Güzel evlerde otursunlar mesela.
Öyle seramikleri İtalya’dan, parkeleri Finlandiya’dan falan demek istemiyorum. Evin güzelliği onlarda değil.
Beyaz kireçle de olsa boyanmış, camlarında sardunyalar, kapı ve pencereler mavi mesela. Minicik de olsa çeşit çeşit çiçeğin olduğu (hatırım için mutlaka hercai menekşe bulunmalı) bahçeleri olsun. Bahçe kapısı çalılardan olsa da biraz emek verilip düzgün yapılsın.
Bir de kedileri olmalı evlerinde ya da köpekleri. Serçeler su içsin, ağacın altındaki bakır kâseden…
Ben halkımın güzel sofralarda oturmasını da isterim. Bilmem kaç bin liralık porselen gerekmez, melamin olsun tabakları. Parça kumaştan yapılmış bir örtü gizlemeli belki de kırık dökük bir masayı. Çatal bıçak, sağ sol karışmış çok önemli değil. Ama baktığım zaman içim açılsın.
Ben halkımın güzel giyinmesini de isterim. Bulunduğu yer neresiyse oraya uygun. Giydiğim ceket pantolona uyuyor mu diye düşünsün mesela. Başörtümün rengi ne olmalı ? Çorap giyip de, terlikleri geçirip ayağına sokağa çıkmasın.
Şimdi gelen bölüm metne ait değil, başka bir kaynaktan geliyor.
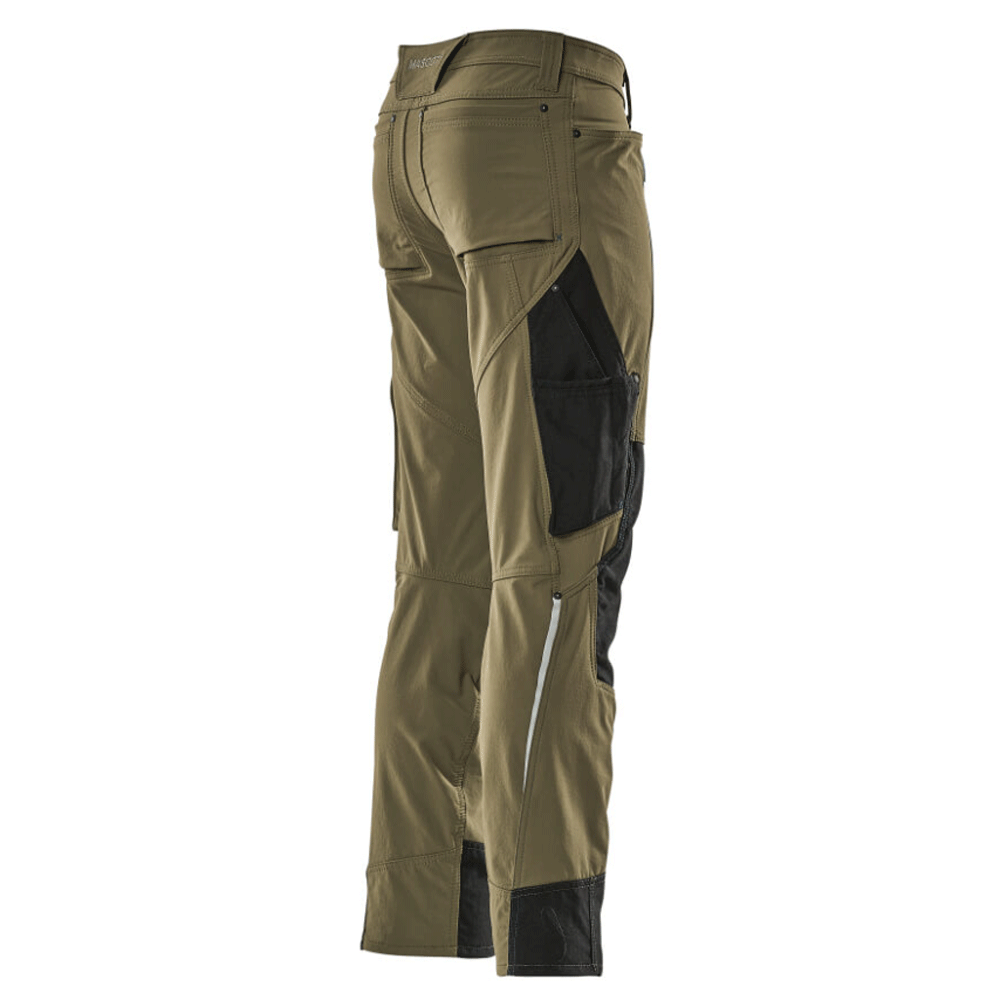 Mascot Advanced 17179 Ultimate Stretch Kneepad Work Trousers Moss Green
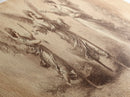 Guardian Angel Painting Print, Angelic Wall Art, Angel Painting, Guardian Angels Print, Original Panoramic Angel Painting, Angel Sketch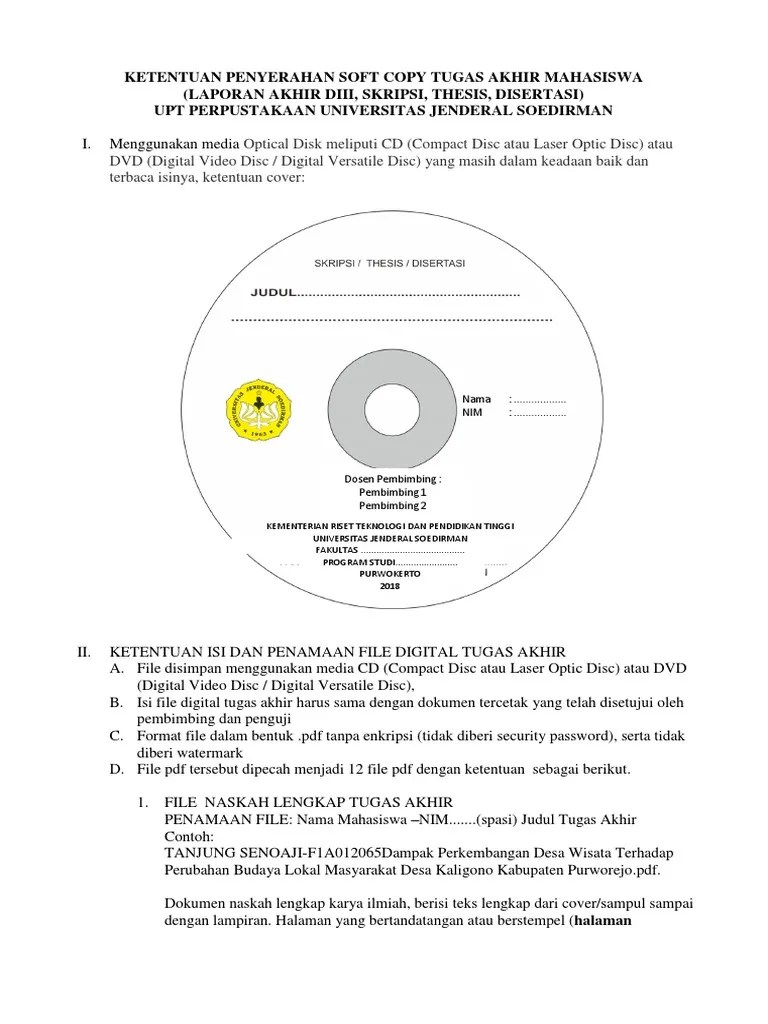 Format Bebas Pustaka Unsoedunsoes | Pdf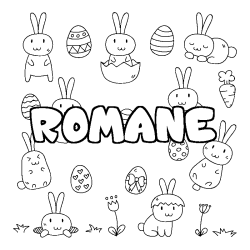 Coloración del nombre ROMANE - decorado Pascua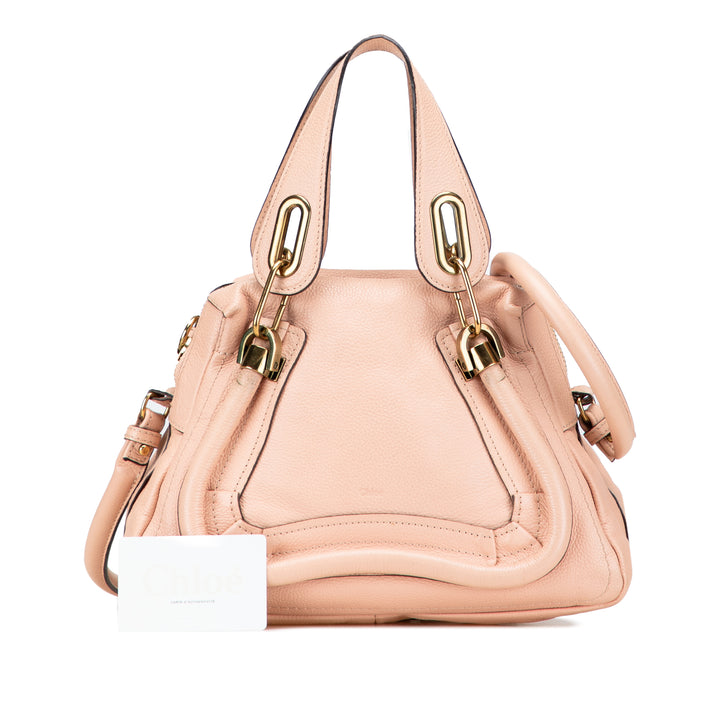 Chloé Small Cuir Paraty Sac cartable Rose – GABY PARIS Authentique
Hele hele parmak arası terliklerle dolaşmasın erkeklerimiz. Bir de babet çorap var ki, zinhar uzak dursunlar bana kalırsa.
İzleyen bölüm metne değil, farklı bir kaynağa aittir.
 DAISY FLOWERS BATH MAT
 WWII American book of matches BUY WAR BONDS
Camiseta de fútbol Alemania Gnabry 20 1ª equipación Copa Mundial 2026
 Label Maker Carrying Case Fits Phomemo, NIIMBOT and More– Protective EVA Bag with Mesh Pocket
Güzel konuşmasını isterim halkımın bir de. Lugat paralasın demiyorum. ‘’Gidiyom‘’ der bazılarımız, ama güzel konuşurlar. Öyle konuşsun en azından.
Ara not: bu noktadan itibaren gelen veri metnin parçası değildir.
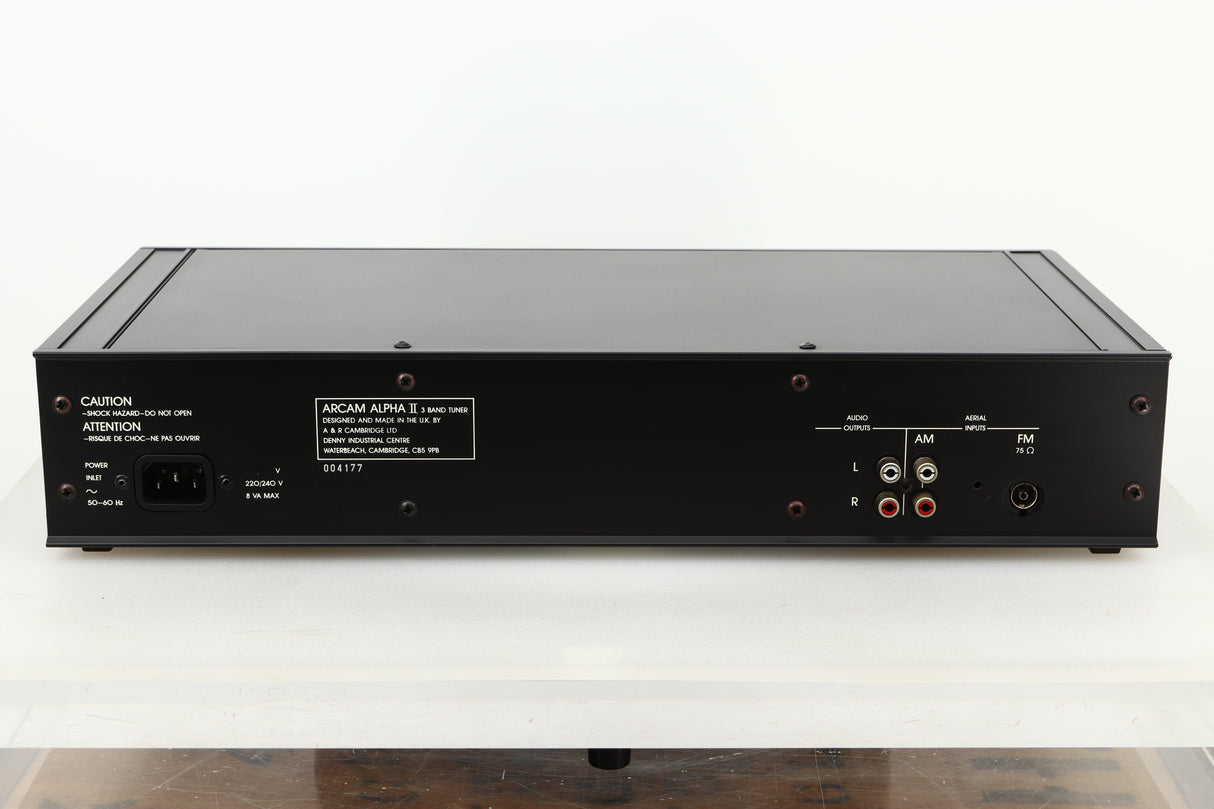Rear view of a used Arcam Alpha II AM/FM Tuner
Ben halkım nerede bir güzellik görürse, uyuyorsa eğer kendisine, alsın isterim.
Okusun isterim…
Anlasın isterim…
Düşünsün isterim…
Gezsin isterim…
Görsün isterim…
Sevsin isterim…
Güzel insan olsunlar isterim…
Ben halkım için her şeyin en iyisini isterim.